● PROBLEM STATEMENT:
Copy every one of the following records verbatim, line for line, keeping all wording, numbers, and punctuation unchanged.

● INFORMATION PROVIDED:
· · ·
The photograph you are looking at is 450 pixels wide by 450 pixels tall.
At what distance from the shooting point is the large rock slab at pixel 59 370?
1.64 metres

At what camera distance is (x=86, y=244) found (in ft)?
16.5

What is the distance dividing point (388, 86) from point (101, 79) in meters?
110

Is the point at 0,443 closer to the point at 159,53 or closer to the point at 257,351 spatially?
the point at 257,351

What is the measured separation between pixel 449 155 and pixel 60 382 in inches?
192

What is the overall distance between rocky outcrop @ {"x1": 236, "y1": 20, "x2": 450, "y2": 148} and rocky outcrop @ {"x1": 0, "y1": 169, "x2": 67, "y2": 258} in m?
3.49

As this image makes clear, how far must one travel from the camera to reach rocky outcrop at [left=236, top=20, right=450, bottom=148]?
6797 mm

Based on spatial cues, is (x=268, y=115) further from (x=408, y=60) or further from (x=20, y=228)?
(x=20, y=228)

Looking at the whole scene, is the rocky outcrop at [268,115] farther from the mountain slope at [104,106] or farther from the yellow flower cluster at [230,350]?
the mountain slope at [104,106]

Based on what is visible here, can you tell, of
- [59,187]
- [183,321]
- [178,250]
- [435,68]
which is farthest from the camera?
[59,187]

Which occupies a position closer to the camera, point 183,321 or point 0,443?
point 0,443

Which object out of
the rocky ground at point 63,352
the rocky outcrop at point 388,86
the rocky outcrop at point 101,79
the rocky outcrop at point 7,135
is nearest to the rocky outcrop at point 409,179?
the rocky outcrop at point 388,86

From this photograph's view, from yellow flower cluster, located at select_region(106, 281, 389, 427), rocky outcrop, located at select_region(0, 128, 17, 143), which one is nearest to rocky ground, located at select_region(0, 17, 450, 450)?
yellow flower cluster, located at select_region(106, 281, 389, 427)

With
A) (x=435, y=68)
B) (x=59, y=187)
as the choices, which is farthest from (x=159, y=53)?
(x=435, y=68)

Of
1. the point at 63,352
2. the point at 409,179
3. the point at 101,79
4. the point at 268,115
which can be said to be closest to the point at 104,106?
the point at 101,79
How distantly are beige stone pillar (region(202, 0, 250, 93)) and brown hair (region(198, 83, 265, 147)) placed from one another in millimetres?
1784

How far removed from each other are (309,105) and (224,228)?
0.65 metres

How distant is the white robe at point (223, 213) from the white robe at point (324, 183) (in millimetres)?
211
· · ·
● REPLY:
The photograph you are looking at is 450 pixels wide by 450 pixels tall.
At what distance from the shooting point is the large rock slab at pixel 59 370?
1.64 metres

At what camera distance is (x=86, y=244) found (in ft)?
16.5

What is the distance dividing point (388, 86) from point (101, 79) in meters?
110

Is the point at 0,443 closer to the point at 159,53 or closer to the point at 257,351 spatially?
the point at 257,351

What is the measured separation between pixel 449 155 and pixel 60 382 in inches?
192

What is the overall distance between rocky outcrop @ {"x1": 236, "y1": 20, "x2": 450, "y2": 148} and rocky outcrop @ {"x1": 0, "y1": 169, "x2": 67, "y2": 258} in m?
3.49

As this image makes clear, how far must one travel from the camera to reach rocky outcrop at [left=236, top=20, right=450, bottom=148]?
6797 mm

Based on spatial cues, is (x=268, y=115) further from (x=408, y=60) or further from (x=20, y=228)?
(x=20, y=228)

Looking at the whole scene, is the rocky outcrop at [268,115] farther from the mountain slope at [104,106] or farther from the yellow flower cluster at [230,350]?
the mountain slope at [104,106]

Based on what is visible here, can you tell, of
- [59,187]
- [183,321]
- [178,250]
- [435,68]
which is farthest from the camera?
[59,187]

Which occupies a position closer to the camera, point 183,321 or point 0,443?
point 0,443

Which object out of
the rocky ground at point 63,352
the rocky outcrop at point 388,86
the rocky outcrop at point 101,79
the rocky outcrop at point 7,135
is nearest to the rocky outcrop at point 409,179?
the rocky outcrop at point 388,86

From this photograph's view, from yellow flower cluster, located at select_region(106, 281, 389, 427), rocky outcrop, located at select_region(0, 128, 17, 143), which one is nearest to rocky ground, located at select_region(0, 17, 450, 450)?
yellow flower cluster, located at select_region(106, 281, 389, 427)

With
A) (x=435, y=68)
B) (x=59, y=187)
as the choices, which is farthest from (x=159, y=53)?
(x=435, y=68)

Of
1. the point at 63,352
2. the point at 409,179
3. the point at 101,79
4. the point at 268,115
which can be said to be closest to the point at 104,106?
the point at 101,79
How distantly are beige stone pillar (region(202, 0, 250, 93)) and brown hair (region(198, 83, 265, 147)) placed from one another in millimetres?
1784

How far removed from each other are (309,105) and (224,228)?
0.65 metres

How distant is the white robe at point (223, 213) from the white robe at point (324, 183) (in millimetres)?
211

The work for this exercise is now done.